Four-Leaf Clover Tattoo Meaning
Luck, rarity, fortune, and the rare find that tips the odds.
Eve took a four-leaf clover from the Garden of Eden when she left.
This is the folk explanation for why the four-leaf clover brings luck: because it is a piece of paradise, carried out by the first person who was asked to leave it. The luck is the luck of having a remnant of the original garden. The luck is the luck of the world as it was before the fall, compressed into a single aberrant leaf.

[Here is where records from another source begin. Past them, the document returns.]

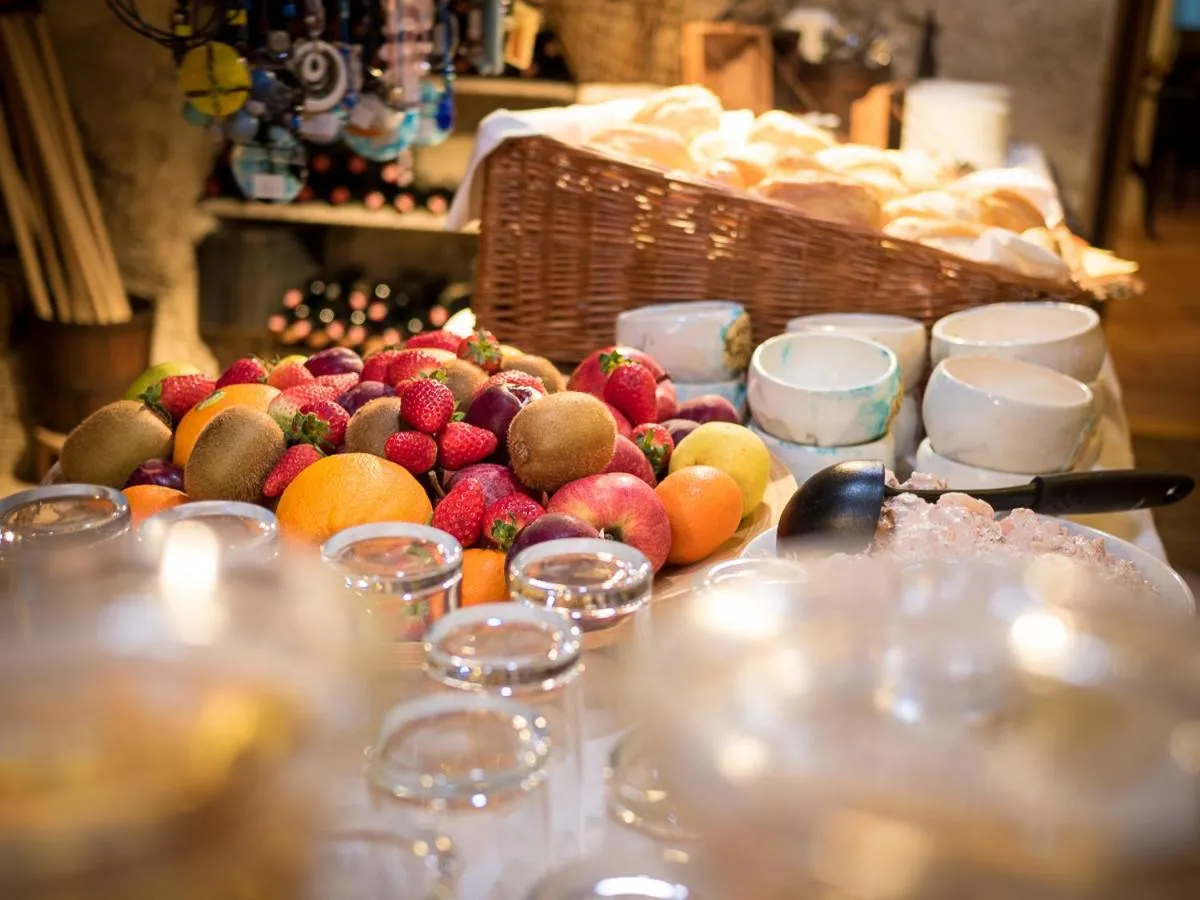 Food and drinks in Burg Plankenstein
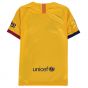 2019-2020 Barcelona Away Nike Shirt (Kids) (Guijarro 12)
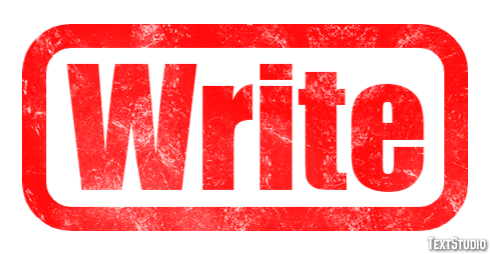 Write Effet de Texte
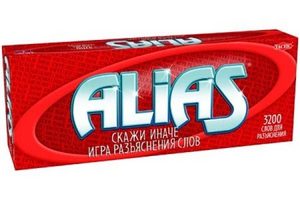 Настольная игра Alias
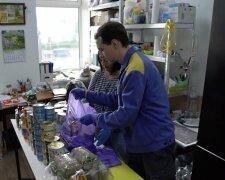 Гуманітарна допомога для пенсіонерів у Дніпропетровській області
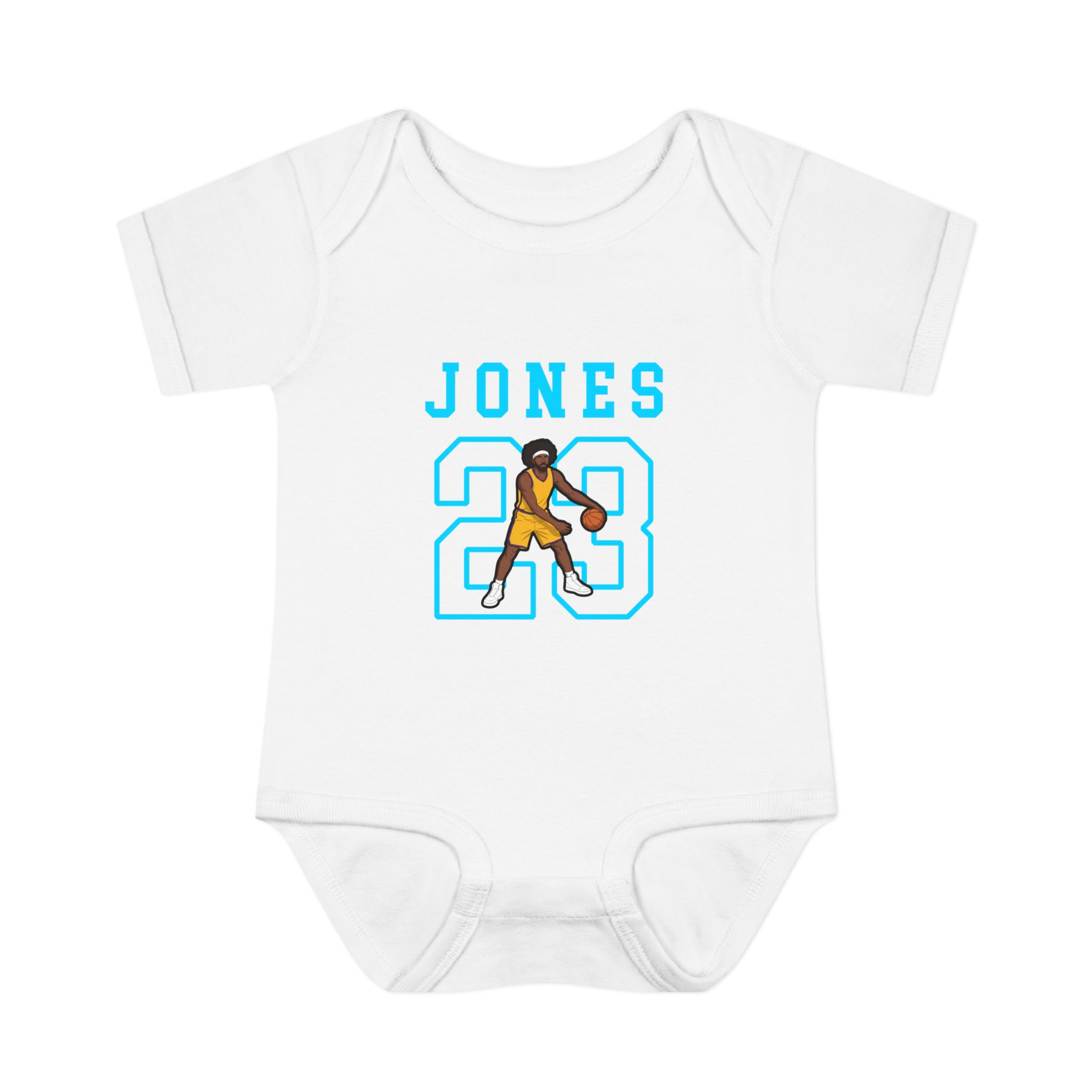 Baby Onesie — character_shirsey in White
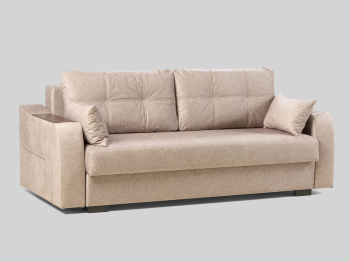 Прямой диван Бостон люкс велюр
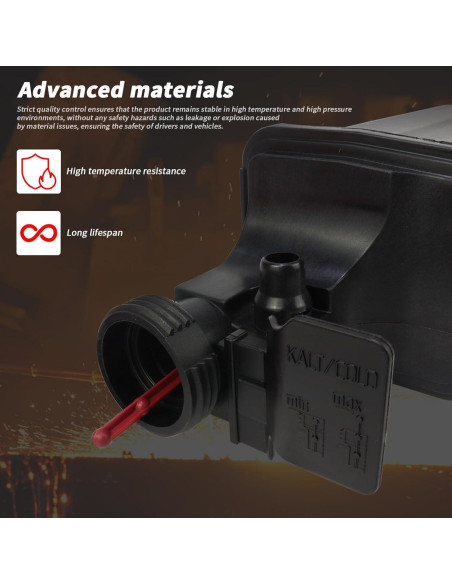 Tanque de Recuperación de Refrigerante BMW 17137787039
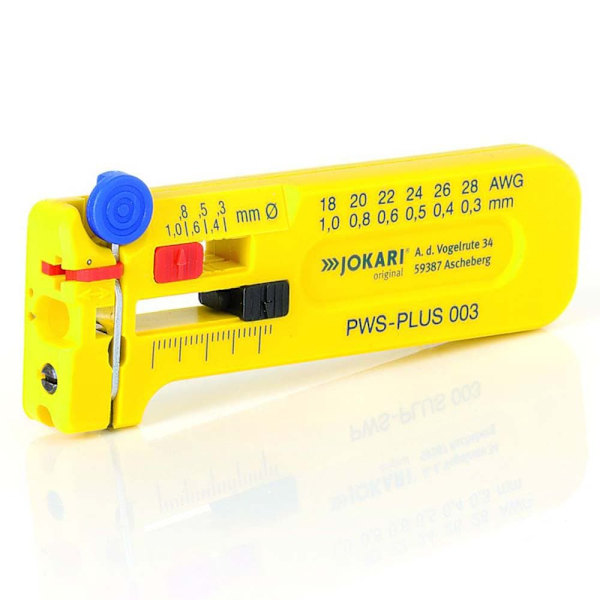 Jokari Trådavdragare Pws-plus 0.30-1 Mm Gul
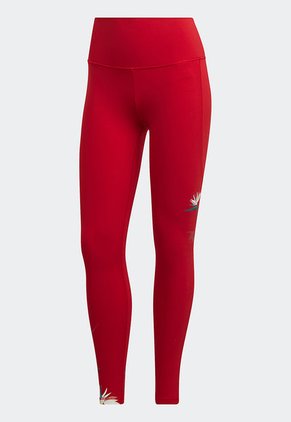 Leggings Rojo adidas Performance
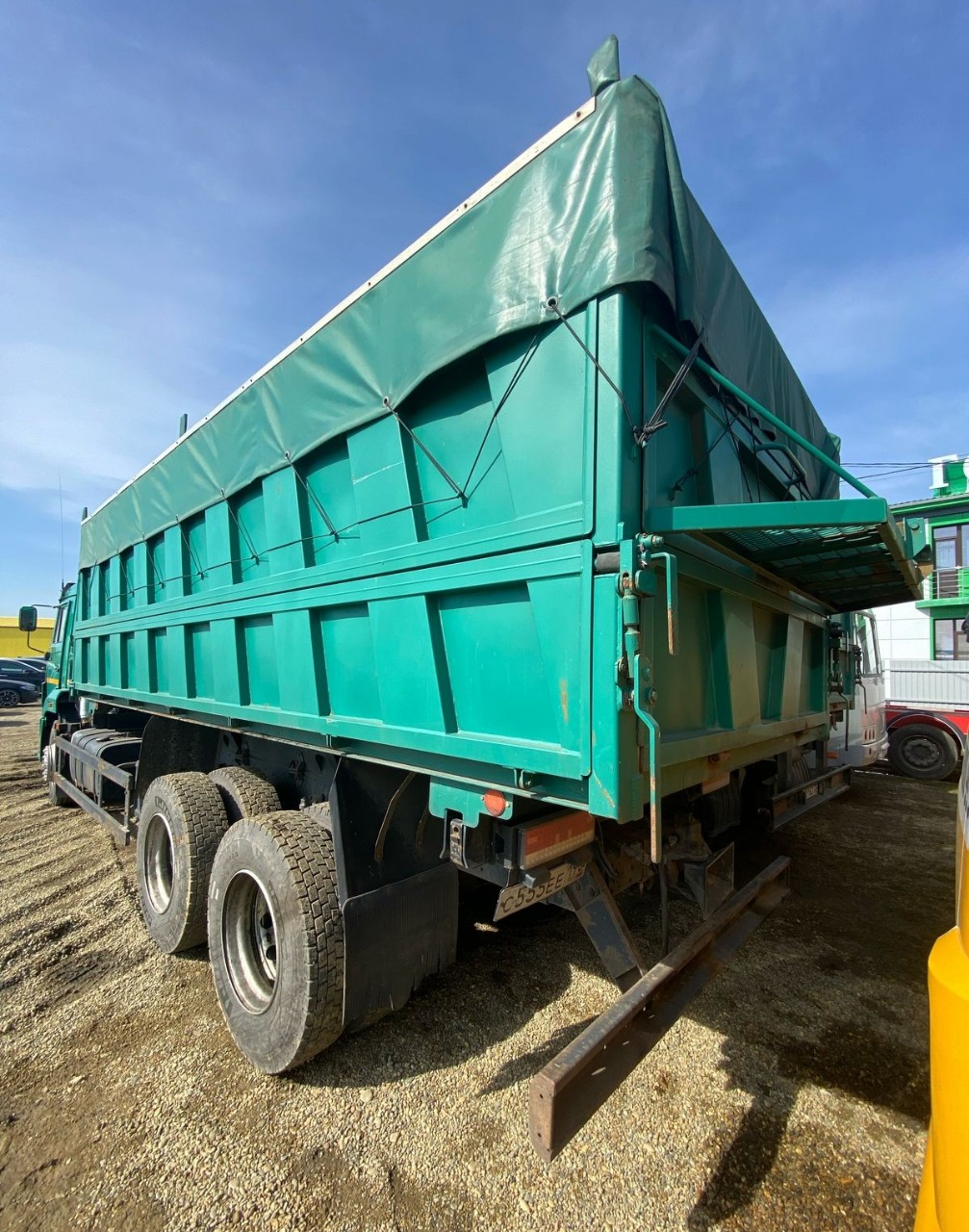 Планета 5529* на шасси КамАЗ 65115 6x4 Зерновоз 2020 г. - фото 7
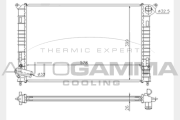 104289 Chladič motora AUTOGAMMA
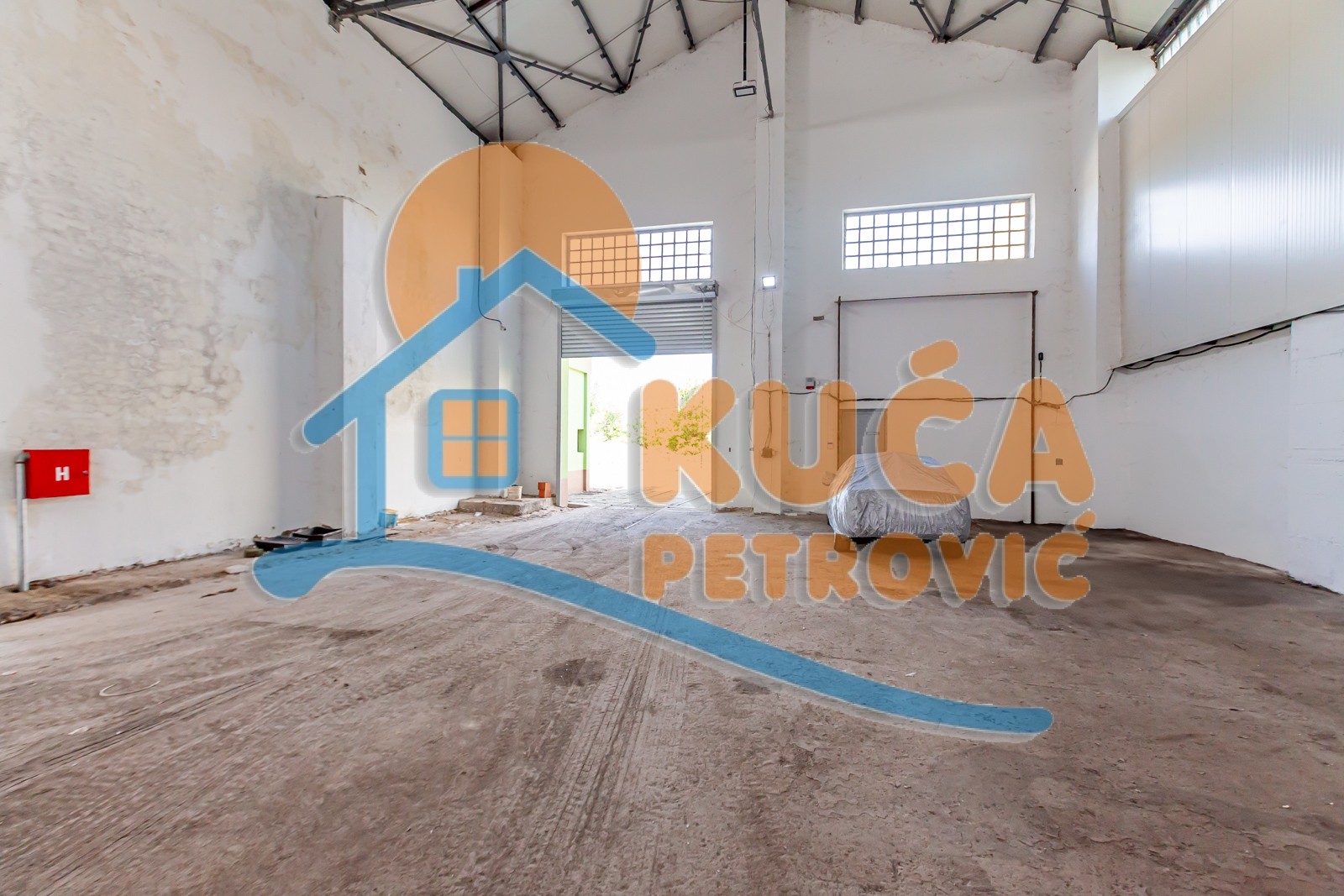 Lokal, 1.155 m2, Kičevo, Šumadijska ID: p-014066 3
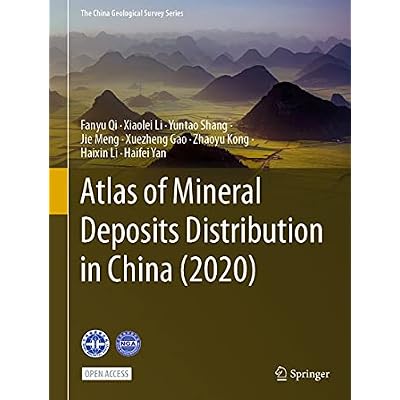 Atlas of Mineral Deposits Distribution in China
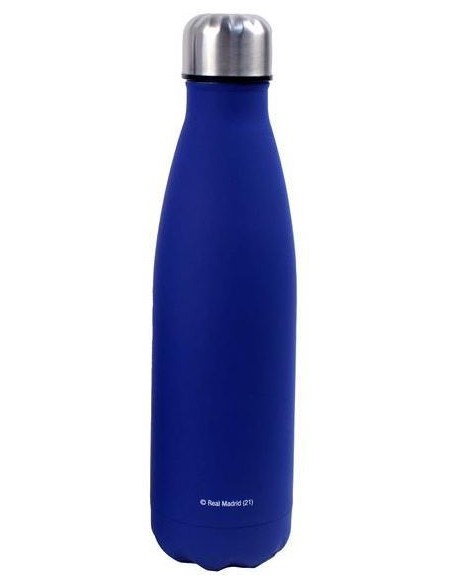 BOTELLA TERMO REAL MADRID 500ML AZUL
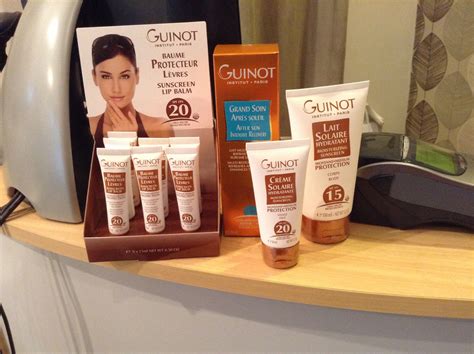 Guinot sun protection | Sunscreen lip balm, Guinot, The balm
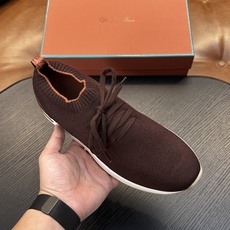 LP新品发售 Loro Piana(诺悠翩雅)官网同款针织运动鞋|采用 Wish 羊毛混纺面料制作|鞋面采用独特针织面料 LP新品发售 Loro Piana(诺悠翩雅)官网同款针织运动鞋|采用 Wish 羊毛混纺面料制作|鞋面采用独特针织面料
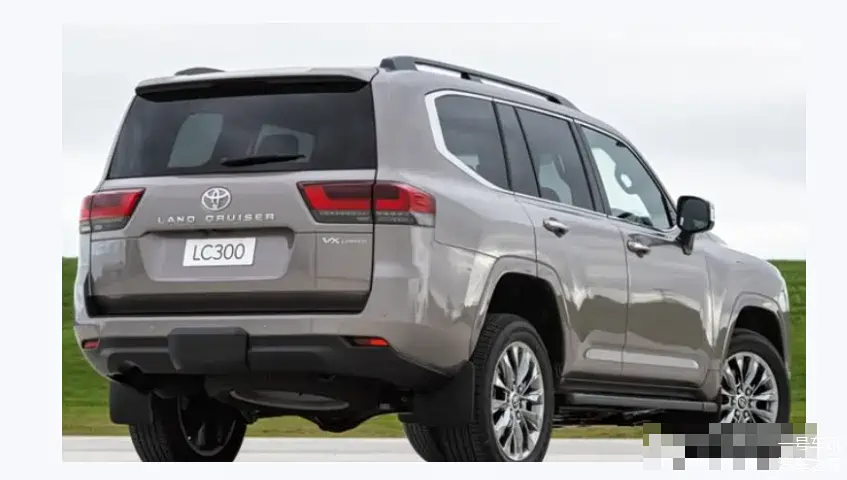 2024款丰田兰德酷路泽惊艳曝光,配置全面升级,动力依旧强劲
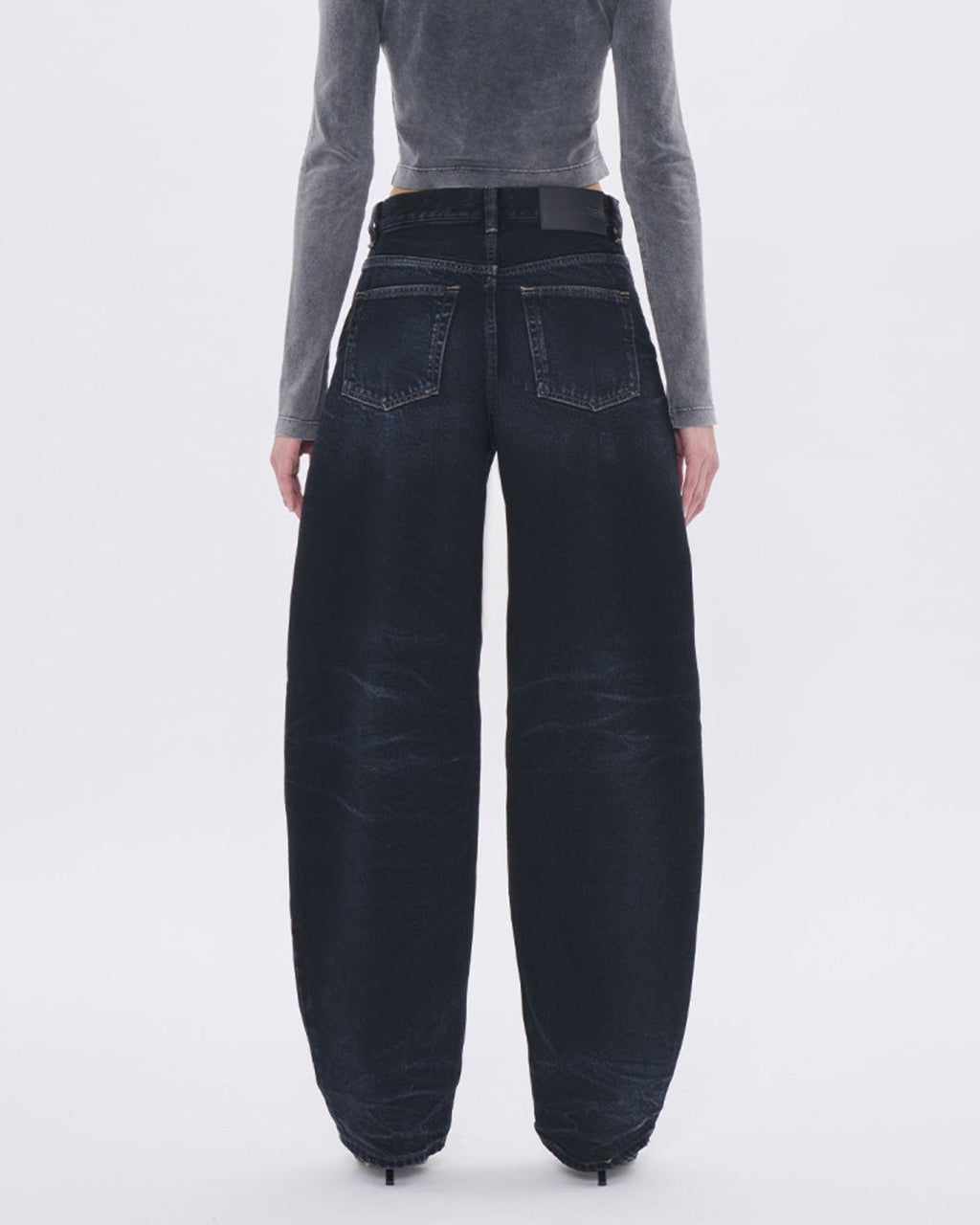 Haikure - Jeans Bibi - Bleu Noir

The three-leaf clover is the norm — so reliably three-leafed that Saint Patrick used it to explain the Trinity to the Irish: three leaves, one stem, three persons, one God. The logic worked because everyone already understood the clover as a symbol of completeness in threes. The fourth leaf is the deviation from that completeness, the mutation, the one that doesn't follow the rule that everything else follows.
The statistical frequency of the four-leaf clover is approximately one in ten thousand. This has been verified by counting. George Hartshorn of the University of Delaware counted 5 million clovers over the course of years and found the ratio roughly holds. The luck of the four-leaf clover is the luck of the rare thing — the reminder that the field contains exceptions to its own rules, that what looks uniform is not, that the one-in-ten-thousand is there if you look long enough.
Children who find them never forget finding them. The search involves getting close to the ground, slowing down, attending to a field of identical things with enough patience to notice the one that isn't. This is either the training for luck or it is what luck actually is: the attention that makes the rare thing visible.